Nasal Staphylococcus aureus carriage promotes depressive behaviour in mice via sex hormone degradation

Abstract

The human microbiome has a pronounced impact on human physiology and behaviour. Despite its unique anatomical connection to the brain, the role of the nasal microbiome in neurological diseases is understudied. Here, using human data and experiments in mice, we show that nasal Staphylococcus aureus is linked to depression. Nasal microbiome analyses revealed a positive correlation between depression scores and S. aureus abundance among patients with depression and healthy controls. Metabolomics of the nasal cavity showed decreased sex hormones, estradiol and testosterone in patients with depression versus controls. Nasal microbiota transplants from patients reproduced depression-like behaviour in mice with differential abundance of S. aureus. Further homology and mutational analysis uncovered an S. aureus sex hormone-degrading enzyme, 17b-hydroxysteroid dehydrogenase (Hsd12), which degraded testosterone and estradiol in mice, leading to lower levels of dopamine and serotonin in the murine brain. These findings reveal a nasal commensal that influences depressive behaviour and provides insights into the nose-brain axis.

Fig. 1. Nasal S. aureus carriage is associated with depression.
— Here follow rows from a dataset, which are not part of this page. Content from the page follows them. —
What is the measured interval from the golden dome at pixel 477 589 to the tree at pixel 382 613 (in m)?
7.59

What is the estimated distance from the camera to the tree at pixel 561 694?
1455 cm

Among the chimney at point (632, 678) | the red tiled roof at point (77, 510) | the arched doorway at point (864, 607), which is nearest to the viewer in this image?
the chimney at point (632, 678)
a–g, Results from 16S rRNA microbiome sequencing. a, The Shannon (left) and Simpson (right) methods were used to calculate the α-diversity in the nasal microbiomes of healthy individuals and (n = 118) and patients with depression (n = 100) at the species level. b, β-Diversity comparison of the composition of the nasal microbiomes of the two study cohorts at the species level. Shaded areas show the 95% confidence interval. c, Per-individual and overall relative abundances of the most abundant species in the nasal microbiomes of healthy individuals (n = 118) and individuals with depression (n = 100). d, Multivariate analysis adjusted for age, sex, body mass index, education, income, family relationships, adverse childhood experiences, available supportive friends and batch covariates. Fields marked with + and − signs represent significant associations (adjusted false discovery rate (FDR) < 0.05). A genus-level analysis is shown in Extended Data Fig. 1a,b. e, Actual abundance of S. aureus in the two cohorts (left) as well as among the males (middle) and females (right) among those cohorts. f, Correlation of S. aureus abundance with PHQ-9 depression score in males and females among all individuals. The line shows simple linear regression; r, correlation coefficient. Shaded areas show the 95% confidence intervals. An analysis of the GAD-7 anxiety score is provided in Extended Data Fig. 1f. e,f, The S. aureus abundance was determined as the log-transformed number of nuc copies per μl of DNA. g, S. aureus carrier status in the two study cohorts. An individual was defined as a S. aureus carrier if at least one of 24 randomly selected bacterial clones in the culture-based analysis was found to be S. aureus using matrix-assisted laser desorption ionization–time-of-flight mass spectrometry (MALDI-TOF-MS) analysis. The number of individuals in the different groups are shown in the bars. Statistical analysis was performed using a two-sided Mann–Whitney test (a,e), permutational multivariate analysis of variance (PERMANOVA; b), Spearman’s correlation (f) or Fisher’s exact test (g). Data are the mean ± s.d. Source data

Fig. 2. Nasal S. aureus carriage induces depressive behaviour in mice.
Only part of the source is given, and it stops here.